## TASKS AND EXERCISES
A – According to the text on polio, how many people were crippled by polio each year?
B – In the text on polio, revise the part from "Polio changed our" to "other public gatherings.", replacing "epidemics" with "outbreaks".

## PASSAGE SHOWN
--- START ---

Polio changed our nation

The article, “Post-polio support group marks 25th anniversary” greatly understates the severity of the polio epidemics. “About 35,000 people were affected by the disease (polio) in the late 1940s and early 1950s” should be 35,000 people were crippled by polio each year, making it one of the most feared diseases of the 20th century. The epidemics closed schools, movie theaters, swimming pools and other public gatherings.

“While polio is a contagious disease, Post-Polio Syndrome cannot be caught from others having the disorder. Only a polio survivor can develop PPS. … Results published in 1994-1995 estimated there were about 1 million polio survivors in the U.S., with 443,000 reporting to have had paralytic polio. Accurate statistics do not exist today, as a percentage of polio survivors have died and new cases have been diagnosed. Researchers estimate that PPS affects 25 to 40 percent of polio survivors.”

Some doctors have more recently speculated that 100 percent of polio survivors may develop PPS. With so many polio survivors at risk of developing PPS, the support group tries to focus on safe therapies that can reduce symptoms and improve quality of life. We especially want to inform polio survivors of things to avoid which could worsen their condition. We find strength in knowing that we are not alone and even have members who did not have polio but had a similar disease.

--- END ---

## DATA
--- START ---

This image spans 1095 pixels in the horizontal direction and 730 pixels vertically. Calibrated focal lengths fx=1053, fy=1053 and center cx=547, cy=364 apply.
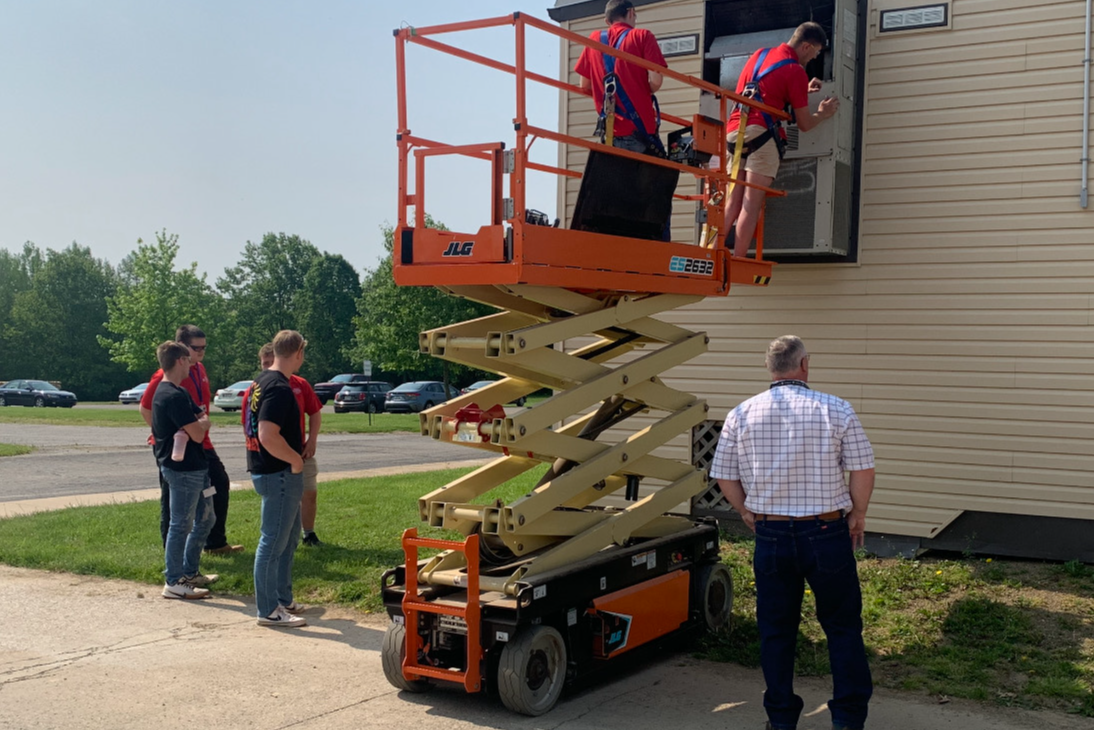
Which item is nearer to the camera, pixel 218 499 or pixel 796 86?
pixel 796 86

--- END ---

## ANSWERS BY TASK
A – 35,000 people.

B –
Polio changed our nation

The article, “Post-polio support group marks 25th anniversary” greatly understates the severity of the polio outbreaks. “About 35,000 people were affected by the disease (polio) in the late 1940s and early 1950s” should be 35,000 people were crippled by polio each year, making it one of the most feared diseases of the 20th century. The outbreaks closed schools, movie theaters, swimming pools and other public gatherings.